Four days after the deadly ambush of Dallas police officers, parts of downtown Dallas are still closed, specifically the area around El Centro College.

Roughly a five-block-by-five-block square in downtown remains closed because of the on-going criminal investigation.

Lori Ann Bodino, an administrator with the Dallas County District Courts, said the downtown traffic situation Monday morning created some headaches for trials at the George Allen Courts Building.

Some judges were 45 minutes to an hour late getting to court and scores of jurors were also late in checking in.

Street closures Tuesday are expected to double or even triple in size, according to county sources briefed by Homeland Security agents, due to President Barack Obama's visit for Tuesday's memorial service at the Meyerson Symphony Center. Officials are not talking about any temporary street closures for the president's visit, citing security concerns.

Because of the expanded street closure map, all jury duty at the George Allen building is canceled for Tuesday. That impacts 400 people who received a jury summons.

Dallas' tallest building, the 72-story Bank of America building, was closed Monday, but may open Tuesday.

Vehicles in the Texas Club parking garage will have to stay for several more days, officials said Monday evening, and El Centro College remains closed through July 17.

Some downtown streets will reopen by 5 a.m. Tuesday as the crime scene gets smaller, but parts of Main Street and Austin Street remain closed.

The West End DART station will reopen at 5 a.m.

Many people, perhaps tourists or visitors, appeared confused by the barricades, and attempted to walk through the cones and between police cruisers.

All Monday afternoon, Dallas police officers protecting the crime scene had to direct traffic and deal with office workers and visitors trying to navigate around.

For the thousands of downtown Dallas workers who did return to their offices Monday, it was a sad and emotional sight to see federal agents canvassing the streets outside.

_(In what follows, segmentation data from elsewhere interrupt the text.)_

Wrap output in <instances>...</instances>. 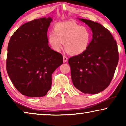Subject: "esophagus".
Segmentation results:
<instances>
[{
  "label": "esophagus",
  "mask_w": 126,
  "mask_h": 126,
  "mask_svg": "<svg viewBox=\"0 0 126 126\" xmlns=\"http://www.w3.org/2000/svg\"><path fill=\"white\" fill-rule=\"evenodd\" d=\"M68 61V57L65 55H64L63 56V62L65 63Z\"/></svg>",
  "instance_id": "obj_1"
}]
</instances>
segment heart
<instances>
[{
    "mask_svg": "<svg viewBox=\"0 0 126 126\" xmlns=\"http://www.w3.org/2000/svg\"><path fill=\"white\" fill-rule=\"evenodd\" d=\"M91 33L86 27L73 22H60L54 25V32L48 35V41L56 52L63 47L67 52L72 55H78L84 52L89 46Z\"/></svg>",
    "mask_w": 126,
    "mask_h": 126,
    "instance_id": "b5f03b06",
    "label": "heart"
}]
</instances>
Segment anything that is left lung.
<instances>
[{"mask_svg": "<svg viewBox=\"0 0 126 126\" xmlns=\"http://www.w3.org/2000/svg\"><path fill=\"white\" fill-rule=\"evenodd\" d=\"M92 31V40L82 54L68 59L72 80L77 89L84 93L96 94L107 88L118 62L116 40L108 30L98 23L81 19Z\"/></svg>", "mask_w": 126, "mask_h": 126, "instance_id": "1", "label": "left lung"}]
</instances>
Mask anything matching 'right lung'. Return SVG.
<instances>
[{"label": "right lung", "instance_id": "right-lung-1", "mask_svg": "<svg viewBox=\"0 0 126 126\" xmlns=\"http://www.w3.org/2000/svg\"><path fill=\"white\" fill-rule=\"evenodd\" d=\"M52 18L25 23L12 35L6 67L10 80L20 93L42 97L52 86V74L63 63L61 53L48 45L47 31Z\"/></svg>", "mask_w": 126, "mask_h": 126}]
</instances>
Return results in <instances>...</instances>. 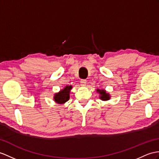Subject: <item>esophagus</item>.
<instances>
[{
    "label": "esophagus",
    "instance_id": "1",
    "mask_svg": "<svg viewBox=\"0 0 159 159\" xmlns=\"http://www.w3.org/2000/svg\"><path fill=\"white\" fill-rule=\"evenodd\" d=\"M80 83H81V85H82V86H85L86 85L87 81L86 80H82L80 81Z\"/></svg>",
    "mask_w": 159,
    "mask_h": 159
}]
</instances>
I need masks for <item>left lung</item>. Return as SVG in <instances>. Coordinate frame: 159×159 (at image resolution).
Here are the masks:
<instances>
[{
	"instance_id": "left-lung-1",
	"label": "left lung",
	"mask_w": 159,
	"mask_h": 159,
	"mask_svg": "<svg viewBox=\"0 0 159 159\" xmlns=\"http://www.w3.org/2000/svg\"><path fill=\"white\" fill-rule=\"evenodd\" d=\"M98 92H99V94H100V99L102 100H109L110 98V96L109 94H107L106 92L104 90H97Z\"/></svg>"
}]
</instances>
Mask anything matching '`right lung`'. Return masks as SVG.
I'll list each match as a JSON object with an SVG mask.
<instances>
[{
  "label": "right lung",
  "instance_id": "right-lung-1",
  "mask_svg": "<svg viewBox=\"0 0 159 159\" xmlns=\"http://www.w3.org/2000/svg\"><path fill=\"white\" fill-rule=\"evenodd\" d=\"M71 86H67L63 90H62L59 93L55 95V101L59 104H63L67 102L69 98V92L71 89Z\"/></svg>",
  "mask_w": 159,
  "mask_h": 159
}]
</instances>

"It's freaky still, to know that it happened, that it happened, right there," said Katy Vallo, a legal assistant who works downtown.

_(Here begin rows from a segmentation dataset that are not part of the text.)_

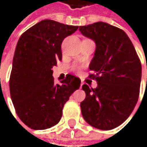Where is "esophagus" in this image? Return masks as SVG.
<instances>
[{"mask_svg": "<svg viewBox=\"0 0 147 147\" xmlns=\"http://www.w3.org/2000/svg\"><path fill=\"white\" fill-rule=\"evenodd\" d=\"M83 84H84V83H83V82H82V83H81V87H82V86H83Z\"/></svg>", "mask_w": 147, "mask_h": 147, "instance_id": "esophagus-1", "label": "esophagus"}]
</instances>
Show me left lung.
Masks as SVG:
<instances>
[{"mask_svg": "<svg viewBox=\"0 0 147 147\" xmlns=\"http://www.w3.org/2000/svg\"><path fill=\"white\" fill-rule=\"evenodd\" d=\"M80 32L96 43L89 78L98 86L84 84L86 97L81 102L84 120L100 130H111L124 123L139 99L141 63L134 46L122 29L106 22L80 26Z\"/></svg>", "mask_w": 147, "mask_h": 147, "instance_id": "8db88e82", "label": "left lung"}]
</instances>
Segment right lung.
Instances as JSON below:
<instances>
[{
  "mask_svg": "<svg viewBox=\"0 0 147 147\" xmlns=\"http://www.w3.org/2000/svg\"><path fill=\"white\" fill-rule=\"evenodd\" d=\"M78 26L42 20L21 36L9 78L10 96L20 119L29 128L44 130L56 125L71 94L81 80L68 74L61 84L52 68L62 60L61 45Z\"/></svg>",
  "mask_w": 147,
  "mask_h": 147,
  "instance_id": "1",
  "label": "right lung"
}]
</instances>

She also noticed a lot of "gawkers" taking photos and watching the crime scene investigation unfold before their eyes.

"There's more people than there usually is down here. I don't know what they're all doing outside my building," Vallo said.

Police said it's been a difficult day, but they're dedicated to doing their jobs.

"I think we're all still hurting. But again, we're police officers. We're going to continue to go out and serve the citizens," said Dallas Police Association President Ron Pinkston.

Pinkston knew some of the fallen Dallas officers personally, and has spoken with their families many times since the ambush.

"We’re going to continue to go out and serve the citizens. We’re going to protect them. We’re going to do what these five officers were doing," he said. "We’re going to follow in their footsteps and serve the public admirably."

Police said they're not rushing anything, which is why they won't give a precise timeline at this point for when the crime scene will clear.

It's frustrating for some, but also understandable.

"It's a bit frustrating, sure," said Alaina Clark, who also works downtown. "But I would rather that they take as much time as they need and make sure that it's safe again for all of us."

County officials said it may be another "day or two" before all downtown streets are back open.